REQUIREMENT: Output the records. Match them exactly.

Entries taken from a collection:

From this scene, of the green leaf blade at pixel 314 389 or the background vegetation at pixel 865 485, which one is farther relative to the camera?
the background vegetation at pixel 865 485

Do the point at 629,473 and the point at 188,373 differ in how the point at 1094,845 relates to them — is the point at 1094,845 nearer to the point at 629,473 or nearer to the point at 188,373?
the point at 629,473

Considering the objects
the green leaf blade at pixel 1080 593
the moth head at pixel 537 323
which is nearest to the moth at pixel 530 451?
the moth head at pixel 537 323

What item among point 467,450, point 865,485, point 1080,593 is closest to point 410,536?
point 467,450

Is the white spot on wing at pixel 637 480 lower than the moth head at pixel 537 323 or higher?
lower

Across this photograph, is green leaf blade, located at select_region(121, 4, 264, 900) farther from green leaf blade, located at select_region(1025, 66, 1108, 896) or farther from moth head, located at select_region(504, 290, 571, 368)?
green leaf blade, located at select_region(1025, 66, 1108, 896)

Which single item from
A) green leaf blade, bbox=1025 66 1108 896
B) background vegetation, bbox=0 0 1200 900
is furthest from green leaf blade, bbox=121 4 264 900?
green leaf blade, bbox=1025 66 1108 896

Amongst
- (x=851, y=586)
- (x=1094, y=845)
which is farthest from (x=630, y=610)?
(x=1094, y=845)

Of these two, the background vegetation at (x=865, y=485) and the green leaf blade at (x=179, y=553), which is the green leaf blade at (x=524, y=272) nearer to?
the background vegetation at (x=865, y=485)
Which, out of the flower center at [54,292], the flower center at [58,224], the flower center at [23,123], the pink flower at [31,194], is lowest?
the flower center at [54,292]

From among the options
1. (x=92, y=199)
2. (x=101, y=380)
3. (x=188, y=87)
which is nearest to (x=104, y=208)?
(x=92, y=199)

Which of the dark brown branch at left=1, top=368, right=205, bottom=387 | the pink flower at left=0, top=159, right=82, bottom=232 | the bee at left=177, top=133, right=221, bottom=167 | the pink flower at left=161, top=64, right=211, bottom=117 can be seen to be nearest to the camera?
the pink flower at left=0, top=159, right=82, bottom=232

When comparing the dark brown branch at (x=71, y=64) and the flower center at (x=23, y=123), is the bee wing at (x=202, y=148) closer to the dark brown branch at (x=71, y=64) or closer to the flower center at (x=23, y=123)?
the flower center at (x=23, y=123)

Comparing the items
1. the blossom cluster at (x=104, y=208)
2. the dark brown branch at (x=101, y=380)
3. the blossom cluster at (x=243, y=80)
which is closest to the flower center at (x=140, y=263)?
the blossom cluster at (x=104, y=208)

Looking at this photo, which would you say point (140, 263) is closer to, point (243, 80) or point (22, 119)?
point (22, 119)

WRITTEN RESPONSE:
From this scene, of the green leaf blade at pixel 314 389 or the background vegetation at pixel 865 485, which one is farther relative to the camera?
the background vegetation at pixel 865 485

Do the point at 629,473 and the point at 188,373 differ in how the point at 1094,845 relates to them — is the point at 1094,845 nearer to the point at 629,473 or nearer to the point at 188,373?
the point at 629,473

Considering the objects
the green leaf blade at pixel 1080 593
the moth head at pixel 537 323
which is nearest to the moth at pixel 530 451?
the moth head at pixel 537 323

What item among point 467,450, point 865,485, point 1080,593 is closest to point 410,536?
point 467,450

Is the white spot on wing at pixel 637 480 lower than the moth head at pixel 537 323 or higher?
lower

Across this photograph, is green leaf blade, located at select_region(121, 4, 264, 900) farther from green leaf blade, located at select_region(1025, 66, 1108, 896) or farther from moth head, located at select_region(504, 290, 571, 368)?
green leaf blade, located at select_region(1025, 66, 1108, 896)

Which single item from
A) green leaf blade, bbox=1025 66 1108 896
B) background vegetation, bbox=0 0 1200 900
is furthest from green leaf blade, bbox=121 4 264 900?
green leaf blade, bbox=1025 66 1108 896

Amongst
- (x=851, y=586)
- (x=1094, y=845)
which is farthest from (x=630, y=610)?
(x=1094, y=845)

Of these two, the background vegetation at (x=865, y=485) and the green leaf blade at (x=179, y=553), which is the green leaf blade at (x=524, y=272) nearer to?
the background vegetation at (x=865, y=485)
Which, out of the flower center at [54,292], the flower center at [58,224], the flower center at [23,123], the pink flower at [31,194], is lowest?
the flower center at [54,292]

From among the options
1. (x=92, y=199)
2. (x=101, y=380)
3. (x=188, y=87)
which is nearest to (x=104, y=208)?
(x=92, y=199)

Which of the dark brown branch at left=1, top=368, right=205, bottom=387 | the pink flower at left=0, top=159, right=82, bottom=232 | the bee at left=177, top=133, right=221, bottom=167 | the pink flower at left=161, top=64, right=211, bottom=117 can be seen to be nearest to the camera?
the pink flower at left=0, top=159, right=82, bottom=232

When comparing the dark brown branch at (x=71, y=64) and the flower center at (x=23, y=123), is the bee wing at (x=202, y=148) closer to the dark brown branch at (x=71, y=64) or closer to the flower center at (x=23, y=123)?
the flower center at (x=23, y=123)

Comparing the items
1. the blossom cluster at (x=104, y=208)
2. the dark brown branch at (x=101, y=380)
3. the blossom cluster at (x=243, y=80)
which is closest to the flower center at (x=140, y=263)?
the blossom cluster at (x=104, y=208)

Looking at this photo, which would you say point (140, 263) is closer to, point (243, 80) or point (22, 119)?
point (22, 119)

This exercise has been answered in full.